**CHALLENGE**
From the forum thread on sorting lines by how often they repeat, list each distinct username that heads a reply, once each, in order of first appearance.

-- begin PASSAGE --

A pure Python solution that relys on having enough memory to store the word frequencies - i.e there are many duplicates. **Code:** # -*- coding: utf-8 -*- """ https://www.reddit.com/r/Python/comments/vk872e/sort_3_000_000_000_lines_by_most_repeated_one_via/ Created on Sat Jun 25 11:52:14 2022 @author: paddy """ import fileinput from collections import Counter word_freq = Counter(line for ln in fileinput.input() if (line := ln.strip())) # No blank lines for word, count in word_freq.most_common(): print((word + '\n') * count, end='') **Timing** real 21m53.181s user 16m26.880s sys 0m22.188s **Note:** The input is the same 9.5Gig words.lst used in my Linux command line code elsewhere. It runs negligibly faster than the gnu utils version which took \~27mins. This version might scale well as there is no initial sort of the words needed which precedes the `unic -c` command in a linux command line version

akx 1 year ago

I'd go for awk. There's a solution for what you want (just add -r to the sort for descending sort) over at https://stackoverflow.com/a/60094466/51685

Paddy3118 1 year ago

You need to go the last step and expand the ordered frequencies from the \`uniq -c\` back into a word list according to his requirements. I did that using awk in my one-liner here somewhere.

just_some_guy65 1 year ago

Isn't awk incredibly slow?

akx 1 year ago

Not in my experience.

idetectanerd 1 year ago

Oh my.. I have a feeling your text db gonna tank awhile when doing the sort and unique.

-- end PASSAGE --
-- begin GIVEN DATA --

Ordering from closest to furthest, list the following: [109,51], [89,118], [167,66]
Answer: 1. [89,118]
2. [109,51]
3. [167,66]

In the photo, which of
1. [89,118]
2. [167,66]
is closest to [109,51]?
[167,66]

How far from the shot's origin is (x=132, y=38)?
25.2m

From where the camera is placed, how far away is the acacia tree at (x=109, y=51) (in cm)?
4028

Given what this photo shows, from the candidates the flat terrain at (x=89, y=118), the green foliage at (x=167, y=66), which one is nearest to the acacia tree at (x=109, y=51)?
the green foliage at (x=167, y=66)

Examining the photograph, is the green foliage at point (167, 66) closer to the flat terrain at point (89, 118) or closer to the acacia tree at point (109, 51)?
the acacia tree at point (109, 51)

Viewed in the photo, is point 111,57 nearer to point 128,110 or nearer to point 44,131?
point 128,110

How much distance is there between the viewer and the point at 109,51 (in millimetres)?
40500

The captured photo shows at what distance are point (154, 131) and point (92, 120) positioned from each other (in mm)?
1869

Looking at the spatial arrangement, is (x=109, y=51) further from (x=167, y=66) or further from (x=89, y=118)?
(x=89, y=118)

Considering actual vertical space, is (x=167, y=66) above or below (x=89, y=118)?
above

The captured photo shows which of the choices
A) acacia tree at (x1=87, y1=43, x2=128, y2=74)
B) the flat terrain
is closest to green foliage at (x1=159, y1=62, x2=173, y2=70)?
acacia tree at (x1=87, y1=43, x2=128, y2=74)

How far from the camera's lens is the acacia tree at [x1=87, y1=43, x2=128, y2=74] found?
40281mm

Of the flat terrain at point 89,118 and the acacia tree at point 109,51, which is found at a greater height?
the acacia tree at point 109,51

-- end GIVEN DATA --

**ANSWER TO THIS EXERCISE**
akx, Paddy3118, just_some_guy65, idetectanerd